## [Excerpted text]
--- Begin ---

Windell Middlebrooks Balances Life Between BODY OF PROOF and Miller High Life

windell middlebrooks(1)When Windell Middlebrooks auditioned for the role of Dr. Curtis Brumfield on Body of Evidence (now Body of Proof), he just knew he had blown all hope of ever getting the job.

No Time to Prepare

He told me, “Normally, I like to get more time than I had to prepare and get ready for an audition, but this time I had no choice.

“I had just returned home from Los Angeles in the middle of the night, on the red eye.  And, I got the call to go in and read.  I had to go in to work early the next morning, so the audition was set for the afternoon.

A Special Reading

“Anyway, I went in and started to read.  I took one look at the casting director, who burst out laughing.  I guess it was the look I had.  That’s how I started it, with that look.

“And this was for a one-hour drama.  If it had been for a situation comedy, it would have been great.  I thought, ‘Dear Lord, this is so awful.’

“I apologized, and they told me to try it again.  That happened four times.  I just knew I had blown it.

--- End ---

## [Working data]
--- Begin ---

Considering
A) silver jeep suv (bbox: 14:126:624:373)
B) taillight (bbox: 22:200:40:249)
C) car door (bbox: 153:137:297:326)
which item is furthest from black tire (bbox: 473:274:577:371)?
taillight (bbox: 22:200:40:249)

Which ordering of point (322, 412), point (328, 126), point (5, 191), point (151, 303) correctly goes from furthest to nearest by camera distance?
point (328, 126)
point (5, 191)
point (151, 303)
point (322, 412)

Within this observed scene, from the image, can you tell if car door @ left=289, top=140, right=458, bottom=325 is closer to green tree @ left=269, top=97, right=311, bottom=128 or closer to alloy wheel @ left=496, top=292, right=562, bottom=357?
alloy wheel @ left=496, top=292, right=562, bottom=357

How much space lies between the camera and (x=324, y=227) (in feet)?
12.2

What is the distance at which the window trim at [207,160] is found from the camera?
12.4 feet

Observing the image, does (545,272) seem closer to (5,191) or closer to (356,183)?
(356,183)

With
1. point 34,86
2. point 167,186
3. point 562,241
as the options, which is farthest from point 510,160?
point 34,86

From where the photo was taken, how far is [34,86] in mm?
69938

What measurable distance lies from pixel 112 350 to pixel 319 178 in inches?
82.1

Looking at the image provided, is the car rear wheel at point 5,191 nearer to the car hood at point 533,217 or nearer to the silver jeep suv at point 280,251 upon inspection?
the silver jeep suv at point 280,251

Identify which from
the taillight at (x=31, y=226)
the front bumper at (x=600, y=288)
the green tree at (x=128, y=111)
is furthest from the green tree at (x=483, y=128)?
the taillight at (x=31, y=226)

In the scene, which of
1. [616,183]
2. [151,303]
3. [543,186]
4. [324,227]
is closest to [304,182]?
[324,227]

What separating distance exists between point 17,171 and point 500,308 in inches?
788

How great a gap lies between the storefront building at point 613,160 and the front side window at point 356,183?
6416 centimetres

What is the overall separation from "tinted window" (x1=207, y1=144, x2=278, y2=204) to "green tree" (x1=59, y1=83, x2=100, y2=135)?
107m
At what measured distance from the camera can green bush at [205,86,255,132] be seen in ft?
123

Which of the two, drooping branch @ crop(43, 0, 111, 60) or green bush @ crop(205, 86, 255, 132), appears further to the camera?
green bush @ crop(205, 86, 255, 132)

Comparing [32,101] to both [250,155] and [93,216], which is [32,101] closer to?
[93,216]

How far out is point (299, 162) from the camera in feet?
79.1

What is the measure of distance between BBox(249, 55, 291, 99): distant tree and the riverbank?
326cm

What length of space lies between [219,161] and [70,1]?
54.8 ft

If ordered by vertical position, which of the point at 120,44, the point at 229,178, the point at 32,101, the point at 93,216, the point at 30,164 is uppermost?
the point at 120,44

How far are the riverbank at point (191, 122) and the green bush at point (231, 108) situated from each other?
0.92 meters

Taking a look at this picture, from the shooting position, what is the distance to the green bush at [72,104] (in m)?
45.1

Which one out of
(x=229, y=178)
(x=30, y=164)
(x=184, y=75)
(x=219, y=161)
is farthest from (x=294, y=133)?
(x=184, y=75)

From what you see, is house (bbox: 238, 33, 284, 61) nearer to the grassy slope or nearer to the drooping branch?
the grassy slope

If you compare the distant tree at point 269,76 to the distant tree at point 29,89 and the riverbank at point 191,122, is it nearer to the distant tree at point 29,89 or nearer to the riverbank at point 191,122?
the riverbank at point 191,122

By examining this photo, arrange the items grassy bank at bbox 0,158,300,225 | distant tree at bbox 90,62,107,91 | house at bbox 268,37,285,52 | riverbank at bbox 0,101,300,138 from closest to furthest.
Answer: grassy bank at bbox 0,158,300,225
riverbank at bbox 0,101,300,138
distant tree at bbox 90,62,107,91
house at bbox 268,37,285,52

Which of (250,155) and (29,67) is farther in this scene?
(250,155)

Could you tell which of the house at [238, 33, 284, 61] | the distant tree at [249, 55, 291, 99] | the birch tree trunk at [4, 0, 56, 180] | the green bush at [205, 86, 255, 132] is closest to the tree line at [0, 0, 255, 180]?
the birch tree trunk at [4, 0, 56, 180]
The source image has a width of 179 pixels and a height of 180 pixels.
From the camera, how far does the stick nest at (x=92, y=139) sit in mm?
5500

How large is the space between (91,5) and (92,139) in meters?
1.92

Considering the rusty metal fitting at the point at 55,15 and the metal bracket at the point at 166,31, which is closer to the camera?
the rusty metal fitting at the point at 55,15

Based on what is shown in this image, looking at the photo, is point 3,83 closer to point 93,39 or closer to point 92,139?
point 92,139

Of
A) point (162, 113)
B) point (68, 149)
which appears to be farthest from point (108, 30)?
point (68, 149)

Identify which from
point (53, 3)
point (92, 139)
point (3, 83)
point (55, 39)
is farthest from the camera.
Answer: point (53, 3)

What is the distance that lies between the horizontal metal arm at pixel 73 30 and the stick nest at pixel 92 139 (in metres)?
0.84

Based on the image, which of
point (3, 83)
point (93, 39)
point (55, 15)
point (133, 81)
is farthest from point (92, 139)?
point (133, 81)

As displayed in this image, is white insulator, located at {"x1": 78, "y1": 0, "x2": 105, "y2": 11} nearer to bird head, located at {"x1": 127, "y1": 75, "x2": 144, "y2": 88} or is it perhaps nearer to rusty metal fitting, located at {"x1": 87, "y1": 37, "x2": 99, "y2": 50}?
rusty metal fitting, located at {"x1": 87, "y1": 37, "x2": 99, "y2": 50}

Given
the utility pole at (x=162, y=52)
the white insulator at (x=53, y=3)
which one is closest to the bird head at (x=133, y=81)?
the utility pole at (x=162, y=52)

--- End ---

## [To be done]
A. In the article about Windell Middlebrooks, what role was he auditioning for?
B. Find every line in the rows that has the word "farthest".

## [Expected results]
A. Dr. Curtis Brumfield on Body of Evidence (now Body of Proof).

B.
as the options, which is farthest from point 510,160?
is farthest from (x=294, y=133)?
which appears to be farthest from point (108, 30)?
is farthest from the camera.
is farthest from point (92, 139)?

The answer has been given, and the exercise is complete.